EGX to change its closing price mechanism
Major changes to the EGX coming this fall: The board of the EGX has approved a slew of changes meant to boost trading volumes, particularly by institutional investors. These include setting up a new mechanism for calculating the closing share price and easing limits on intraday price movements on shares, according to a statement (pdf). These changes are expected to come into effect next September, the bourse said.
Introducing the “pre-close auction”: Under the newly approved system, closing prices will be based first and foremost on an auction that takes place before market close, EGX boss Mohamed Farid told us last month.

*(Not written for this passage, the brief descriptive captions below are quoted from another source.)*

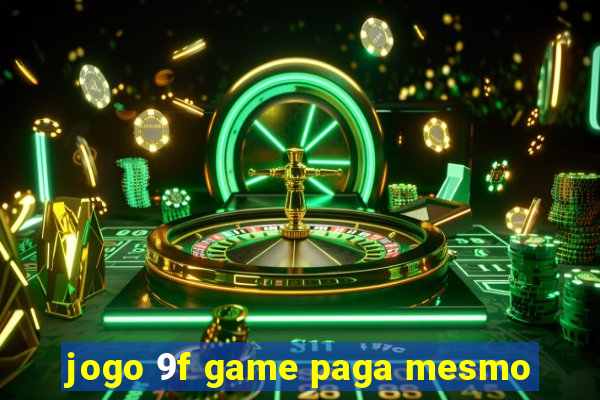 jogo 9f game paga mesmo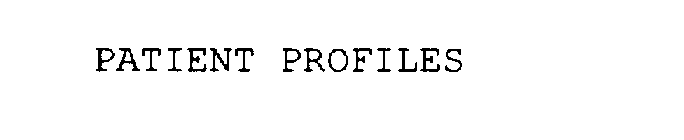 PATIENT PROFILES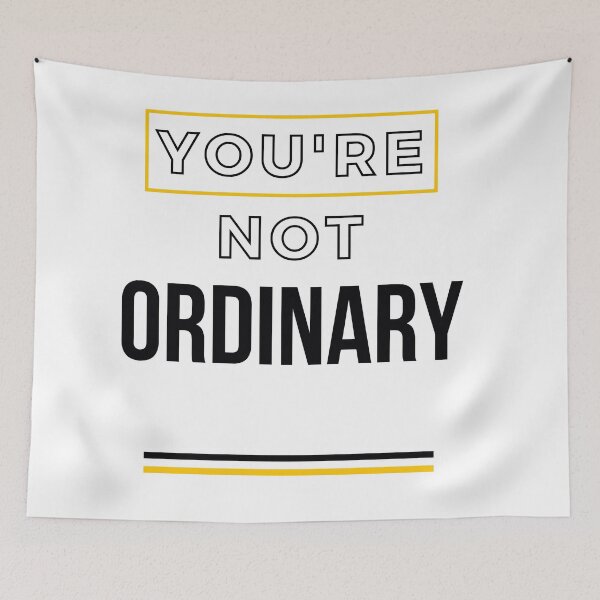 Item preview, You Are Anything But Ordinary, You Are Awesome designed and sold by SolSel ⭐⭐⭐⭐⭐.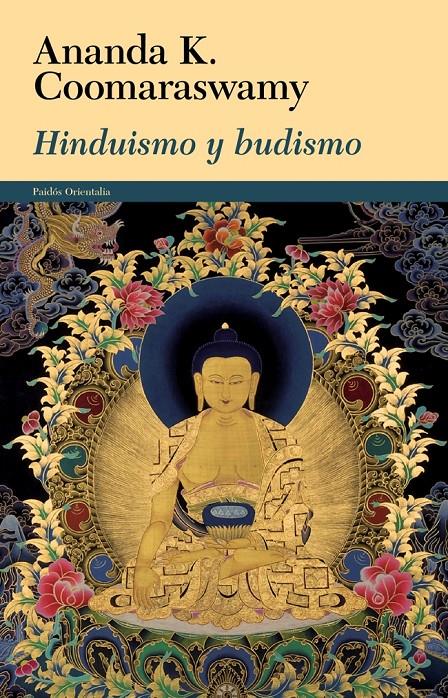 HINDUISMO Y BUDISMO | 9788449328572 | ANANDA K. COOMARASWAMY | Llibreria Ombra | Llibreria online de Rubí, Barcelona | Comprar llibres en català i castellà online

This “pre-close auction" will take place some time during the last 30 minutes before the end of trading, with the exact times to be determined by the EGX board next week, according the bourse statement. If the auction session results in a new closing price, traders will be able to buy and sell at that closing price for a few minutes before the end of the session (the “trade-at-close” period) .
…And the MVWAP: Should the auction fail to attract enough bids and generate a closing price, a 30-minute moving-volume weighted average (MVWAP) would be used.
How is this different from the current system? Under the current system, the EGX uses the volume weighted average price (VWAP), which uses all the trades that occur throughout a given session to determine a share’s closing price.
Why the change? The EGX aims to boost the trading volumes of institutional investors, who apparently prefer the MVWAP as it is used by some of the world’s biggest exchanges, Farid told us. Institutional investors based abroad prefer that exchanges allow post-auction trades, he noted.
The EGX has also given share prices more leeway to move before trading is suspended. Shares will be allowed to rise and fall by 20% during a single session, up from a current 10%.